Ghana’s learning institutes and the country itself are breaking new ground. This is no child’s play.
Ghana has made its mark in the league of innovators world over by launching its first satellite into space. The satellite was sent into orbit from the International Space Centre after two years of hard work and a $50,000 investment into the project. GhanaSat1 was developed by students at All Nations University in Kaforidua with support from the Kyutech Institute of Technology in Japan.
In 2013, college students in Ghana launched a mini-satellite (the Deployable CanSat) the size of a soda can 165 meters into the sky on a big yellow balloon. The device recorded temperature and air pressure on its descent. It was a far cry from what GhanaSat1 would be but a start of something big nonetheless.
Prosper Ashilevi, the director of the then one year old Ghana Space Science and Technology Center said, “We hope that this practical demonstration of what can be done by students like them will generate more enthusiasm, fire up their imagination to come up with more creative things, and show that it’s possible that they’ll one day be able to launch their own real satellite into orbit.” He and his team were fighting a cynical public which did not believe they could pull it off. The soda can sized satellite might have been a great joke to tell among the doubters but four years after, the space center has seen its full sized satellite shoot into space. Whereas the Deployable CanSat went 165 meter, GhanaSat 1 will orbit 400km above the earth.
The satellite program was not only technically challenging to pull off but was a societal minefield. The country has a poverty headcount ratio of 24.2% and questions were therefore raised about the government’s priorities when it embarked on a space program which sparked enthusiasm for satellite building. President of All Nations University, Samuel Donkor highlighted this in 2013 when he said, “They (the people) think it is a pipe dream, a waste of money.” He added, “Some wonder why we couldn’t concentrate on our problems of water, sanitation, health, all those things. I categorically disagree. Space will help African countries who are very serious with it to leapfrog their development because it cuts across all sectors of the economy.”
All that potential is now to be realised.
The 1000 gram satellite which is dubbed the fist university satellite in sub-Saharan Africa was sent into orbit on the 7th of July 2017 from the International Space Centre. 400 people watched the deployment of the cubesat which will monitor Ghana’s coastline and to build capacity in space science and technology. When questioned on the benefits Ghana will get from the satellite, the technical engineer of GhanaSat 1, Mr Ernest Matey told Radio Ghana, “First, I believe for the pride of it that Ghana has also entered into space. It is enough heritage for the country,” before adding, “Space science opens for more technological exploit for which we believe that this first satellite will open doors for it.”
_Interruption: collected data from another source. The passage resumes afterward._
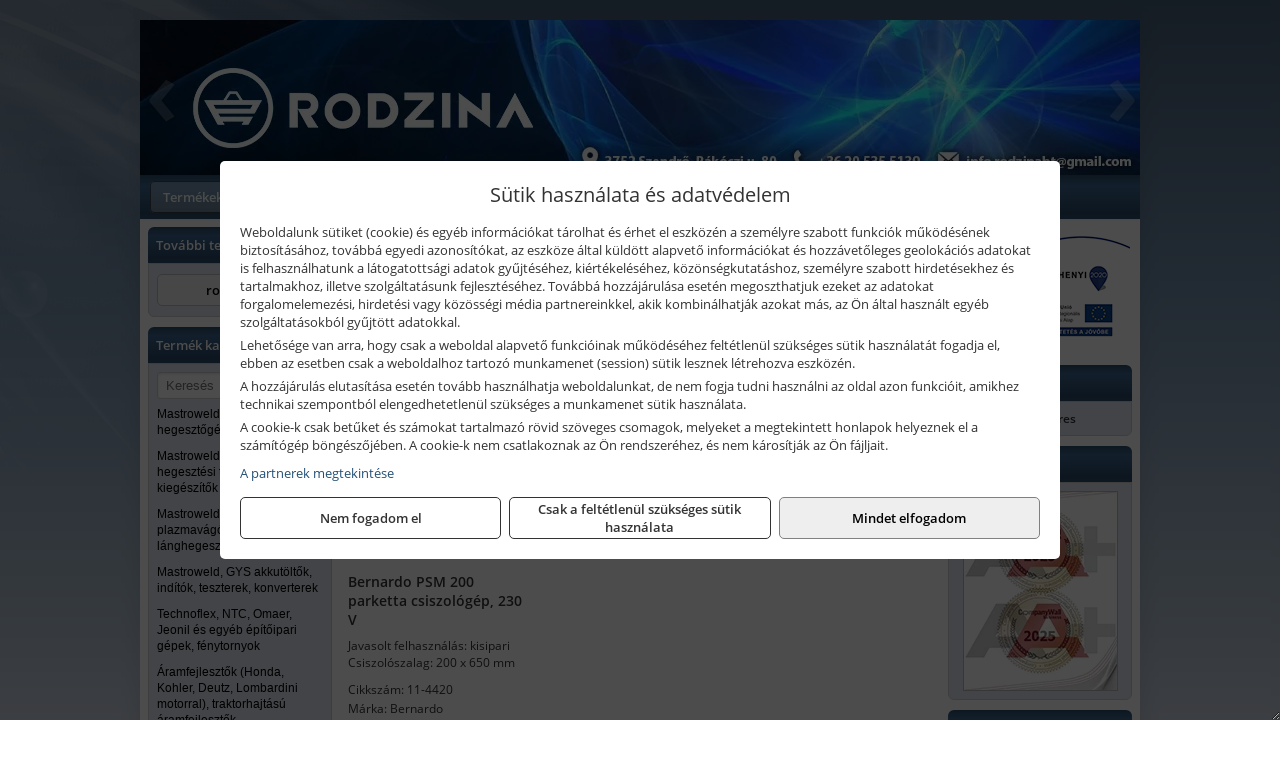

--- FILE ---
content_type: text/html; charset=UTF-8
request_url: https://rodzinaker.hu/ajax/products.php
body_size: 229
content:
			<div class="randomProduct">
			    <a href="https://rodzinaker.hu/termekek/sr-44-155v-ezust-oxid-oraelem-1dbbliszter-p2319651.html" class="randomProductLink">
			    	<div class="listingProductName">Panasonic SR-44 1.55V ezüst-oxid óraelem, 1 db/bliszter</div>

			        <div class="randomProductImage">
	                	<picture><source srcset="https://wimg.b-cdn.net/1846c5cc377874bbe9072469442dc75c/products/Panasonic_SR_44L_1BP_ezust_oxid_oraelem_1_db_bliszter_41536.jpg?width=140&height=140 1x, https://wimg.b-cdn.net/1846c5cc377874bbe9072469442dc75c/products/Panasonic_SR_44L_1BP_ezust_oxid_oraelem_1_db_bliszter_41536.jpg?width=210&height=210 1.5x, https://wimg.b-cdn.net/1846c5cc377874bbe9072469442dc75c/products/Panasonic_SR_44L_1BP_ezust_oxid_oraelem_1_db_bliszter_41536.jpg?width=280&height=280 2x, https://wimg.b-cdn.net/1846c5cc377874bbe9072469442dc75c/products/Panasonic_SR_44L_1BP_ezust_oxid_oraelem_1_db_bliszter_41536.jpg?width=420&height=420 3x"><img loading='lazy' src='https://wimg.b-cdn.net/1846c5cc377874bbe9072469442dc75c/products/Panasonic_SR_44L_1BP_ezust_oxid_oraelem_1_db_bliszter_41536.jpg?width=140&height=140' alt='Panasonic SR-44 1.55V ezüst-oxid óraelem, 1 db/bliszter' title='Panasonic SR-44 1.55V ezüst-oxid óraelem, 1 db/bliszter' /></picture>			        </div>

			        			        <div class="listingPrice">
			            				            
			                			                    <div class="listingPrice">Bruttó: <span class="nowrap">1.690 Ft</span></div>
			                			                			                    <div class="listingPrice">Nettó: <span class="nowrap">1.331 Ft</span></div>
			                			            			        </div>
			        			    </a>
			</div>
		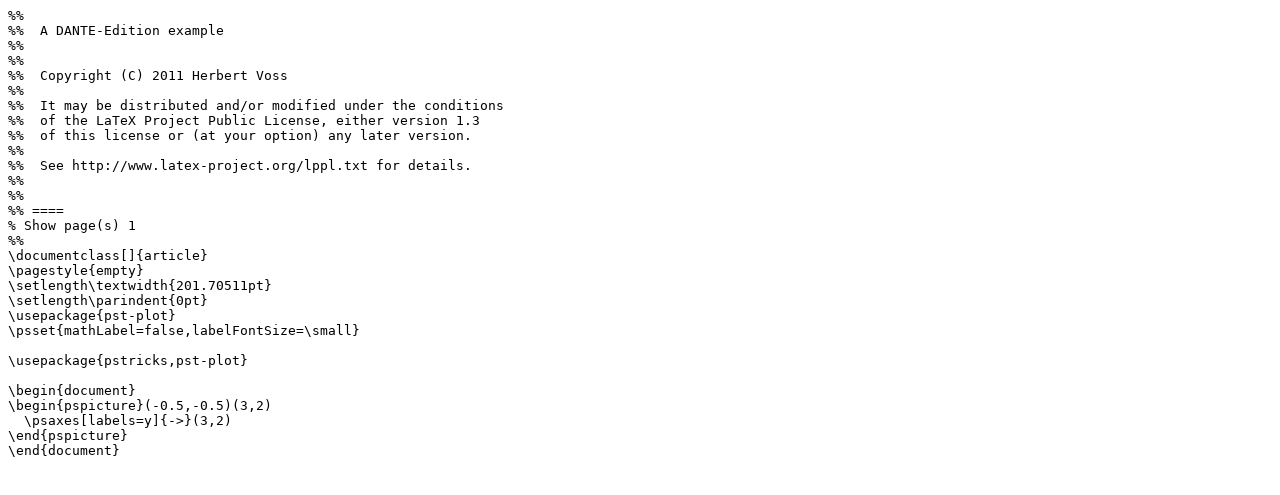

--- FILE ---
content_type: text/plain; charset=UTF-8
request_url: https://ctan.math.utah.edu/ctan/tex-archive/info/examples/PSTricks_en/14-01-16.ltx
body_size: 678
content:
%% 
%%  A DANTE-Edition example
%% 
%% 
%%  Copyright (C) 2011 Herbert Voss
%% 
%%  It may be distributed and/or modified under the conditions
%%  of the LaTeX Project Public License, either version 1.3
%%  of this license or (at your option) any later version.
%% 
%%  See http://www.latex-project.org/lppl.txt for details.
%% 
%% 
%% ==== 
% Show page(s) 1
%% 
\documentclass[]{article}
\pagestyle{empty}
\setlength\textwidth{201.70511pt}
\setlength\parindent{0pt}
\usepackage{pst-plot}
\psset{mathLabel=false,labelFontSize=\small}

\usepackage{pstricks,pst-plot}

\begin{document}
\begin{pspicture}(-0.5,-0.5)(3,2)
  \psaxes[labels=y]{->}(3,2)
\end{pspicture}
\end{document}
He also said it was essential for capacity building in building even more satellites in the country.
Godfred Frempong, chief scientist at the Ghana’s Science and Technology icy Research Institute had previously emphasised the role of a regional satellite to pursue a common agenda which is local in nature. He argued that, “Ghana, for example, illegal mining is destroying our environment. So if we have a satellite we can use it to pinpoint where activity is going on. This would perhaps not be activity of interest to the US, but it is of interest to us.”
Ghana’s learning institutes and the country itself are breaking new ground. This is no child’s play. It is an overlooked African country claiming its spot among the big boys of global innovation. It is a warning shot of bigger things to come. Africa will not be ignored.